Our standard benchmarks and power tests are performed using the CPU’s stock frequencies (including any default boost/turbo), with all power-saving features enabled. We set optimized defaults in the BIOS and the memory by enabling the XMP profile. For this baseline testing, the Windows power scheme is set to balanced (default), so the PC idles appropriately.

To get the most out of the Intel Alder Lake chips, you need to be on Windows 11 with its updated scheduler. In most cases, Windows 10 performs well. However, some tests (Cinebench R20, Corona and POVRay) take a significant hit. In short, if you’re going with Alder Lake, you must upgrade to Windows 11 for the best results across the board. That may change with patching and updates in the future, though.

Synthetic Benchmarks

Synthetics provide a great way to determine how a board runs, as identical settings should produce similar performance results. Turbo boost wattage and advanced memory timings are places where motherboard makers can still optimize for either stability or performance, though, and those settings can impact some testing.

The B660M Silver performed well during most synthetic benchmarks, landing around the average of other DDR4-equipped motherboards. The only below-average tests were Cinebench R23 and POV-Ray’s multi-threaded tests. But if you’ve read our previous reviews, you know that’s a recurring theme due to the thermal throttling of the processor. The Procyon tests were all averag, as was the AIDA64 memory bandwidth.

Timed Applications

In the timed applications, the B660M Silver mixed in with average for LAME and Corona but was slower than most in Handbrake. LAME testing was completed in 9.60 seconds (average is 9.69) and 52 seconds in Corona (spot on the average). The x264 test completed in 120 seconds, against a 115-second average, and 305 seconds in x265 (barely above the average of 303 seconds). Nothing off here either.

3D Games and 3DMark

Starting with the launch of the Z690 chipset, we’ve updated our game tests, moving to Far Cry 6 and shifting from F1 2020 to F1 2021. We run the games at 1920x1080 resolution using the Ultra preset (details listed above). As the resolution goes up, the CPU tends to have less impact. The goal with these settings is to determine if there are differences in performance at the most commonly used resolution with settings most people use or at least strive for. We expect the difference between boards in these tests to be minor, with most falling within the margin of error differences. We’ve also added a minimum FPS value, which can affect your gameplay and immersion experience.

• _Objective A_:
According to the motherboard review, how many seconds did the B660M Silver take to finish the LAME test?
• _Objective B_:
Pick up the motherboard review right after its final sentence and keep writing.

Saved data entries
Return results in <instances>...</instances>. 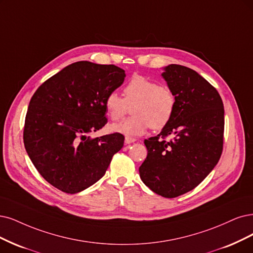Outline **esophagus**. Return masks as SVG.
<instances>
[{
    "label": "esophagus",
    "mask_w": 253,
    "mask_h": 253,
    "mask_svg": "<svg viewBox=\"0 0 253 253\" xmlns=\"http://www.w3.org/2000/svg\"><path fill=\"white\" fill-rule=\"evenodd\" d=\"M136 141L135 138H133V137H128V136H126L125 137V144L126 145H129V144H132V143H134Z\"/></svg>",
    "instance_id": "obj_1"
}]
</instances>
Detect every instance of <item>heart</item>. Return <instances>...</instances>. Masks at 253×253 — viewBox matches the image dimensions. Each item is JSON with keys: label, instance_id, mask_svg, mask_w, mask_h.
I'll use <instances>...</instances> for the list:
<instances>
[{"label": "heart", "instance_id": "heart-1", "mask_svg": "<svg viewBox=\"0 0 253 253\" xmlns=\"http://www.w3.org/2000/svg\"><path fill=\"white\" fill-rule=\"evenodd\" d=\"M124 99L118 92H109L105 98V108L111 120L118 121L132 106L133 115L120 123L110 125L112 132L128 137L144 134L149 127L163 129L169 124L176 108L174 92L167 86L144 76H134L124 87Z\"/></svg>", "mask_w": 253, "mask_h": 253}]
</instances>
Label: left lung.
Listing matches in <instances>:
<instances>
[{"instance_id": "left-lung-1", "label": "left lung", "mask_w": 253, "mask_h": 253, "mask_svg": "<svg viewBox=\"0 0 253 253\" xmlns=\"http://www.w3.org/2000/svg\"><path fill=\"white\" fill-rule=\"evenodd\" d=\"M164 70L162 76L174 92L176 108L162 132L145 139L148 154L138 171L149 189L175 198L195 189L218 164L224 106L217 89L196 71L179 64Z\"/></svg>"}]
</instances>
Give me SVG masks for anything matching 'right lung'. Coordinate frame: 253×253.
<instances>
[{"instance_id":"obj_1","label":"right lung","mask_w":253,"mask_h":253,"mask_svg":"<svg viewBox=\"0 0 253 253\" xmlns=\"http://www.w3.org/2000/svg\"><path fill=\"white\" fill-rule=\"evenodd\" d=\"M125 71L114 64L78 61L44 81L32 96L24 144L36 170L50 184L76 194L104 176L124 135L91 138L107 123L105 98L122 85Z\"/></svg>"}]
</instances>
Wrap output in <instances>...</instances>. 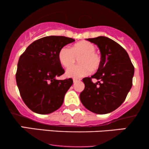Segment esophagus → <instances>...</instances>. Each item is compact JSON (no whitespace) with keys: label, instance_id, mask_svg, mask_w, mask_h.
I'll return each mask as SVG.
<instances>
[{"label":"esophagus","instance_id":"esophagus-1","mask_svg":"<svg viewBox=\"0 0 149 149\" xmlns=\"http://www.w3.org/2000/svg\"><path fill=\"white\" fill-rule=\"evenodd\" d=\"M80 79H78V78H73V83H77V82H78V81H80Z\"/></svg>","mask_w":149,"mask_h":149}]
</instances>
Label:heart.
Segmentation results:
<instances>
[{"label": "heart", "mask_w": 149, "mask_h": 149, "mask_svg": "<svg viewBox=\"0 0 149 149\" xmlns=\"http://www.w3.org/2000/svg\"><path fill=\"white\" fill-rule=\"evenodd\" d=\"M96 47L92 42L83 40L77 42L71 48L63 47L58 54L59 62L64 67L68 68L79 57V64L74 65L66 70L67 76L80 78L91 73L92 70H97L102 63V57L95 51Z\"/></svg>", "instance_id": "b5f03b06"}]
</instances>
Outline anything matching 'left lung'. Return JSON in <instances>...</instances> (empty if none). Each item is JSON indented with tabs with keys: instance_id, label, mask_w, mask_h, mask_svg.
I'll return each mask as SVG.
<instances>
[{
	"instance_id": "1",
	"label": "left lung",
	"mask_w": 149,
	"mask_h": 149,
	"mask_svg": "<svg viewBox=\"0 0 149 149\" xmlns=\"http://www.w3.org/2000/svg\"><path fill=\"white\" fill-rule=\"evenodd\" d=\"M87 40L98 46L102 63L95 74L83 79L85 89L80 94V101L95 113H109L123 103L130 90L134 66L125 49L112 39L99 36Z\"/></svg>"
}]
</instances>
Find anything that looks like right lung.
I'll return each mask as SVG.
<instances>
[{"label":"right lung","mask_w":149,"mask_h":149,"mask_svg":"<svg viewBox=\"0 0 149 149\" xmlns=\"http://www.w3.org/2000/svg\"><path fill=\"white\" fill-rule=\"evenodd\" d=\"M74 41L65 36L43 37L32 42L20 56L17 85L22 100L32 111L48 114L62 105L73 79H56L65 72L58 54L61 47Z\"/></svg>","instance_id":"add662e5"}]
</instances>
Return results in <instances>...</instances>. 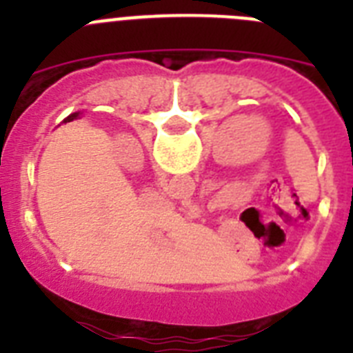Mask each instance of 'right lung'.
<instances>
[{
    "label": "right lung",
    "mask_w": 353,
    "mask_h": 353,
    "mask_svg": "<svg viewBox=\"0 0 353 353\" xmlns=\"http://www.w3.org/2000/svg\"><path fill=\"white\" fill-rule=\"evenodd\" d=\"M79 117V113H73V115H69L68 119H65V121H73V119H77Z\"/></svg>",
    "instance_id": "obj_1"
}]
</instances>
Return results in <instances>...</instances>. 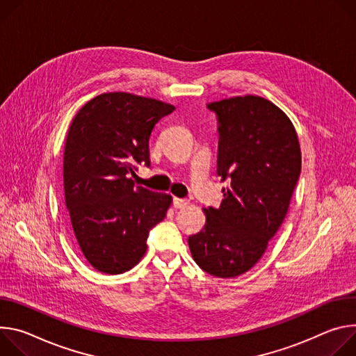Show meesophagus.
I'll use <instances>...</instances> for the list:
<instances>
[{"label":"esophagus","mask_w":356,"mask_h":356,"mask_svg":"<svg viewBox=\"0 0 356 356\" xmlns=\"http://www.w3.org/2000/svg\"><path fill=\"white\" fill-rule=\"evenodd\" d=\"M172 205H174V208L181 209V208H185V207L188 205V201H186V200H184V198H177V196H174Z\"/></svg>","instance_id":"obj_1"}]
</instances>
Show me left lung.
<instances>
[{
	"label": "left lung",
	"instance_id": "8db88e82",
	"mask_svg": "<svg viewBox=\"0 0 356 356\" xmlns=\"http://www.w3.org/2000/svg\"><path fill=\"white\" fill-rule=\"evenodd\" d=\"M218 120L219 209H205L204 229L188 238L193 260L220 279L250 270L282 226L301 172L290 118L259 96L208 103Z\"/></svg>",
	"mask_w": 356,
	"mask_h": 356
}]
</instances>
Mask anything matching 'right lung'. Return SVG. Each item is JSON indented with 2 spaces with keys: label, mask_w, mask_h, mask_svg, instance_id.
Wrapping results in <instances>:
<instances>
[{
  "label": "right lung",
  "mask_w": 356,
  "mask_h": 356,
  "mask_svg": "<svg viewBox=\"0 0 356 356\" xmlns=\"http://www.w3.org/2000/svg\"><path fill=\"white\" fill-rule=\"evenodd\" d=\"M174 106L130 93H104L86 103L70 124L63 156L67 219L86 260L99 271L120 274L147 250L149 230L172 202L133 181L149 167L154 126Z\"/></svg>",
  "instance_id": "add662e5"
}]
</instances>
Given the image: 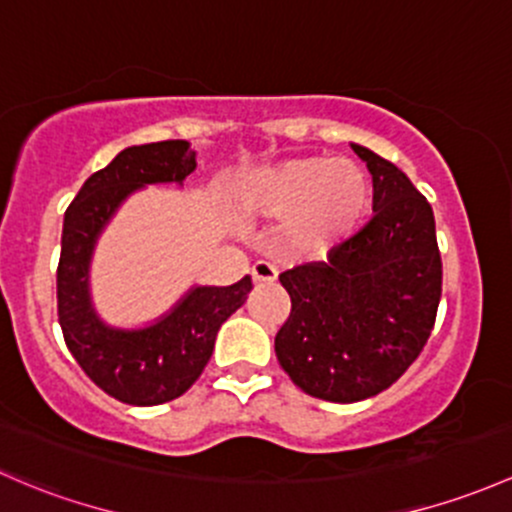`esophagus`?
Returning <instances> with one entry per match:
<instances>
[{"mask_svg":"<svg viewBox=\"0 0 512 512\" xmlns=\"http://www.w3.org/2000/svg\"><path fill=\"white\" fill-rule=\"evenodd\" d=\"M252 282L255 284H272L274 279H277V270H274V267L270 265V262H255V265H252Z\"/></svg>","mask_w":512,"mask_h":512,"instance_id":"1","label":"esophagus"}]
</instances>
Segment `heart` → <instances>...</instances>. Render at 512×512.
Here are the masks:
<instances>
[{"label": "heart", "mask_w": 512, "mask_h": 512, "mask_svg": "<svg viewBox=\"0 0 512 512\" xmlns=\"http://www.w3.org/2000/svg\"><path fill=\"white\" fill-rule=\"evenodd\" d=\"M230 196L245 218H287V250L321 255L358 228L373 201V186L348 159L294 157L242 174Z\"/></svg>", "instance_id": "b5f03b06"}]
</instances>
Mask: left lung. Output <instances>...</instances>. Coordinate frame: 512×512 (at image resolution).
Wrapping results in <instances>:
<instances>
[{
    "label": "left lung",
    "instance_id": "1",
    "mask_svg": "<svg viewBox=\"0 0 512 512\" xmlns=\"http://www.w3.org/2000/svg\"><path fill=\"white\" fill-rule=\"evenodd\" d=\"M373 176V218L326 262L279 274L292 314L274 338L306 395L360 402L417 360L437 319L441 257L427 198L395 164L351 144Z\"/></svg>",
    "mask_w": 512,
    "mask_h": 512
}]
</instances>
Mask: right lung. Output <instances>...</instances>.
Masks as SVG:
<instances>
[{
	"label": "right lung",
	"instance_id": "1",
	"mask_svg": "<svg viewBox=\"0 0 512 512\" xmlns=\"http://www.w3.org/2000/svg\"><path fill=\"white\" fill-rule=\"evenodd\" d=\"M196 169V149L186 139L139 144L95 171L63 215L58 260V324L68 351L95 385L137 407L181 397L211 360L218 328L245 304L252 279L230 287H191L152 324L112 326L90 294V265L100 235L132 193L152 184L184 186Z\"/></svg>",
	"mask_w": 512,
	"mask_h": 512
}]
</instances>
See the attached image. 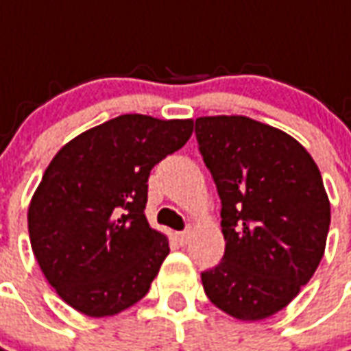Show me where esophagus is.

• _Task result A_:
9.60 seconds

• _Task result B_:
In F1 2021, the B660M Silver proved itself a performant entrant, lurking around the average of all the boards with 141 frames per second minimum and 164 frames per second average. In Far Cry 6, the story was the same, as our testing showed a 121 frames per second minimum and 137 frames per second average.

In our synthetic 3DMark tests, the Biostar scored 14,201 on Time Spy and 17,899 on Fire Strike Extreme. All the results for games and gaming benchmarks blend in with our other results and shows the B660M Silver is a competent gaming motherboard.

Power Consumption / VRM Temperatures

Biostar B660M Silver

(Image credit: Tom's Hardware)

We used AIDA64’s System Stability Test with Stress CPU, FPU and Cache enabled for power testing, using the peak power consumption value. The wattage reading is from the wall via a Kill-A-Watt meter to capture the entire PC minus the monitor. The only variable that changes is the motherboard; all other parts are the same.

At idle, the DDR4-based Silver consumed 47W from the wall, with load power shooting up to 345W. While the idle value is good and better than most, the load wattage was higher than average.

During stress testing, we saw very little throttling, which was surprising. The 70A MOSFETs and the heatsink keep the power bits running within specification. The board peaked around 66 degrees Celsius on our external sensors and 78 degrees Celsius in software, both well within specification.


Biostar B660M Silver

(Image credit: Tom's Hardware)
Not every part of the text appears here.